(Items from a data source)
▬▬▬▬▬▬▬▬▬▬
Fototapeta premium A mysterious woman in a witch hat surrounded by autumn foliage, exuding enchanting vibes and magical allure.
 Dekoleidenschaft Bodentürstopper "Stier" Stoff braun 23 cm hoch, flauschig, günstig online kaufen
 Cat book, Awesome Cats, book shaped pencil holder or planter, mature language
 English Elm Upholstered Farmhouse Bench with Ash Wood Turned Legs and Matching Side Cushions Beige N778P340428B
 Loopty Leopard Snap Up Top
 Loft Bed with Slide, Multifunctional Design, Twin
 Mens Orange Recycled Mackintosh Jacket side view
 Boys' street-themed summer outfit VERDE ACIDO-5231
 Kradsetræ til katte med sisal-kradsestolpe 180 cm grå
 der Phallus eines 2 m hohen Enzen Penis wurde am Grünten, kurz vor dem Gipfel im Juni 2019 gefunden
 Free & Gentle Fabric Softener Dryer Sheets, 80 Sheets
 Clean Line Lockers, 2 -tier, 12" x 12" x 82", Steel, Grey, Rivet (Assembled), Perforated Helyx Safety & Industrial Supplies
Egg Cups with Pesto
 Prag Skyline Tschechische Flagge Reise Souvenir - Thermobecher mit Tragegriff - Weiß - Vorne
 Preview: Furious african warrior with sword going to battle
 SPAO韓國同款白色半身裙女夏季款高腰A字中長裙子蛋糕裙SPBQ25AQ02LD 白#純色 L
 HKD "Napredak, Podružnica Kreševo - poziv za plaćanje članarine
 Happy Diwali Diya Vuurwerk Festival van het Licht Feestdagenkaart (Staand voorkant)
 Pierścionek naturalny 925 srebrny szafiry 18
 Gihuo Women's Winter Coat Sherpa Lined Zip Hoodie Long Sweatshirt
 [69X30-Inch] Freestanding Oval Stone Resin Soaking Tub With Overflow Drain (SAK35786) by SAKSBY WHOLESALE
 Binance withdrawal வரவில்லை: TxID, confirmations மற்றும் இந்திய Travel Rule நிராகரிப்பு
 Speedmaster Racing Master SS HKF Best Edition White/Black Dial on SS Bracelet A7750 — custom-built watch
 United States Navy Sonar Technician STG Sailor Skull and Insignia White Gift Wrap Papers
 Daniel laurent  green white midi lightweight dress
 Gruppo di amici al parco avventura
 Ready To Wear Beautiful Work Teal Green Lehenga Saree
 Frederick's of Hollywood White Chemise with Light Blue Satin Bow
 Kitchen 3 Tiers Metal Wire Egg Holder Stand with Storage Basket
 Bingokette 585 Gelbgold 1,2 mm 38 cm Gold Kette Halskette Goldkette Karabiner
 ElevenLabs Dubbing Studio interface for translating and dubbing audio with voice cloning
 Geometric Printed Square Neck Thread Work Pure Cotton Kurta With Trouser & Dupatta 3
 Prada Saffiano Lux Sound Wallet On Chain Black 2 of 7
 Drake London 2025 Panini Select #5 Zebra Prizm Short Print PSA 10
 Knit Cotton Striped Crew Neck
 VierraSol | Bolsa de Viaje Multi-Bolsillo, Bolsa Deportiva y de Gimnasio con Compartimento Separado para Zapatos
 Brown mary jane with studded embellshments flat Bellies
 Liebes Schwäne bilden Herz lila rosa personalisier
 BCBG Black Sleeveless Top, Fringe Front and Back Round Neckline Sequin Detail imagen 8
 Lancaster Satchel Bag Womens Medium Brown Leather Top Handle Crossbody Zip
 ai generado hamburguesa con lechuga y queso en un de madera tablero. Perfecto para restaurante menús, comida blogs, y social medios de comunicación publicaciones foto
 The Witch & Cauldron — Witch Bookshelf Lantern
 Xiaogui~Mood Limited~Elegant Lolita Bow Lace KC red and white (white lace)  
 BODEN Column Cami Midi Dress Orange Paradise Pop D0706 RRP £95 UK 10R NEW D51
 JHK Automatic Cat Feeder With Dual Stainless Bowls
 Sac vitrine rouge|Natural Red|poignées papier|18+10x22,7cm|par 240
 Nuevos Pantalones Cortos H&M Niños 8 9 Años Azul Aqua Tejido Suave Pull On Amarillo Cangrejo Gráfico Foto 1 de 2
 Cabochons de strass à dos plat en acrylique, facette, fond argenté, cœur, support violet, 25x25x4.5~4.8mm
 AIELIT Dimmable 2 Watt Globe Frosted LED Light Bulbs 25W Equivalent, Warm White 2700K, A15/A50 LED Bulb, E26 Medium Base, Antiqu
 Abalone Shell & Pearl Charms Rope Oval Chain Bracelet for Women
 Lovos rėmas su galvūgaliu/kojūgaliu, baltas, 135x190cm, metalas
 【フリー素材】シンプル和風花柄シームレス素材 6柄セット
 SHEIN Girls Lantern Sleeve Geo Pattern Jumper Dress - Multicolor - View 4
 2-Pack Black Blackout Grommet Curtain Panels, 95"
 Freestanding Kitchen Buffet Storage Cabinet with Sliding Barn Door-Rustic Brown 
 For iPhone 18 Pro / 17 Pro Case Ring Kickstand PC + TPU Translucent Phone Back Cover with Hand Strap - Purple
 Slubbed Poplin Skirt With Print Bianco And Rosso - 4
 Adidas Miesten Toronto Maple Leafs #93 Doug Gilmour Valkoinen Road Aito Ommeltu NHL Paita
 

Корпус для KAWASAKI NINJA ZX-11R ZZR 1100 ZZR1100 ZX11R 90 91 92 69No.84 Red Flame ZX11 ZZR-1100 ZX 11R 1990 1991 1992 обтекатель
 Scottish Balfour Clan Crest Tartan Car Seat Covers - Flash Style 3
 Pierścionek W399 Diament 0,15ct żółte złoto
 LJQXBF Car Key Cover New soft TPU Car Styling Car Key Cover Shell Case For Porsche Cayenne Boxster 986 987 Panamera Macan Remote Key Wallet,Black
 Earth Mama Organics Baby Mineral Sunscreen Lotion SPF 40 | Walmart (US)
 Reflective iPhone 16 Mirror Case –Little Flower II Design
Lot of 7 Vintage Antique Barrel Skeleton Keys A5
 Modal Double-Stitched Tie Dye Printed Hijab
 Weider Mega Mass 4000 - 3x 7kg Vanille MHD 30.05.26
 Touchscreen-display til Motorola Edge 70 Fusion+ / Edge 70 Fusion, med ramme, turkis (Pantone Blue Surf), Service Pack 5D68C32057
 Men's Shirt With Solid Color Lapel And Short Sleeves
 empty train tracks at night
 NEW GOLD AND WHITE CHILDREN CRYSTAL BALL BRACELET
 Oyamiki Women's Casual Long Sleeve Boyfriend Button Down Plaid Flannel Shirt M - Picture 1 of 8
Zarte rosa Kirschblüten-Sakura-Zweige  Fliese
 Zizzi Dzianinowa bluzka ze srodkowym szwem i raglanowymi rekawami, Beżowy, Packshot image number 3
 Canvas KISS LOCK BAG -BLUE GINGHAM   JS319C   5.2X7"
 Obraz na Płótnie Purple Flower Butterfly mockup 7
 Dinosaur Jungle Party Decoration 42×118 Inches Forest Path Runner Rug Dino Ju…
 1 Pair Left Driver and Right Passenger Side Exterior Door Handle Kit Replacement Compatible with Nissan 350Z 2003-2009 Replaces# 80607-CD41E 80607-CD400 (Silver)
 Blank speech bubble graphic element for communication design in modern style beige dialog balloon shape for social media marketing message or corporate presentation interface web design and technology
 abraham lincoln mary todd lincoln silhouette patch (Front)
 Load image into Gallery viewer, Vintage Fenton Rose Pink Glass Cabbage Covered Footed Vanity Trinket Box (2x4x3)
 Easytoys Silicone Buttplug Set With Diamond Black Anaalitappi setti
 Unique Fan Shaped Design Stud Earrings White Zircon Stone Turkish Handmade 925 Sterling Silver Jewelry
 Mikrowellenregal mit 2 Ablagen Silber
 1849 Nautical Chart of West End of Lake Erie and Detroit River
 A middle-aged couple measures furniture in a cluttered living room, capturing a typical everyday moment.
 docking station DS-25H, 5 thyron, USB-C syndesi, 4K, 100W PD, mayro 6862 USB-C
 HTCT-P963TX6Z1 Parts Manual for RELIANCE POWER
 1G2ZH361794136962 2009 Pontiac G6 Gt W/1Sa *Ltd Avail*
▬▬▬▬▬▬▬▬▬▬
Assignment
Output exactly the lines above, from the one holding "Obraz na Płótnie" through the end of the data, including the first and last.

Exercise solution
 Obraz na Płótnie Purple Flower Butterfly mockup 7
 Dinosaur Jungle Party Decoration 42×118 Inches Forest Path Runner Rug Dino Ju…
 1 Pair Left Driver and Right Passenger Side Exterior Door Handle Kit Replacement Compatible with Nissan 350Z 2003-2009 Replaces# 80607-CD41E 80607-CD400 (Silver)
 Blank speech bubble graphic element for communication design in modern style beige dialog balloon shape for social media marketing message or corporate presentation interface web design and technology
 abraham lincoln mary todd lincoln silhouette patch (Front)
 Load image into Gallery viewer, Vintage Fenton Rose Pink Glass Cabbage Covered Footed Vanity Trinket Box (2x4x3)
 Easytoys Silicone Buttplug Set With Diamond Black Anaalitappi setti
 Unique Fan Shaped Design Stud Earrings White Zircon Stone Turkish Handmade 925 Sterling Silver Jewelry
 Mikrowellenregal mit 2 Ablagen Silber
 1849 Nautical Chart of West End of Lake Erie and Detroit River
 A middle-aged couple measures furniture in a cluttered living room, capturing a typical everyday moment.
 docking station DS-25H, 5 thyron, USB-C syndesi, 4K, 100W PD, mayro 6862 USB-C
 HTCT-P963TX6Z1 Parts Manual for RELIANCE POWER
 1G2ZH361794136962 2009 Pontiac G6 Gt W/1Sa *Ltd Avail*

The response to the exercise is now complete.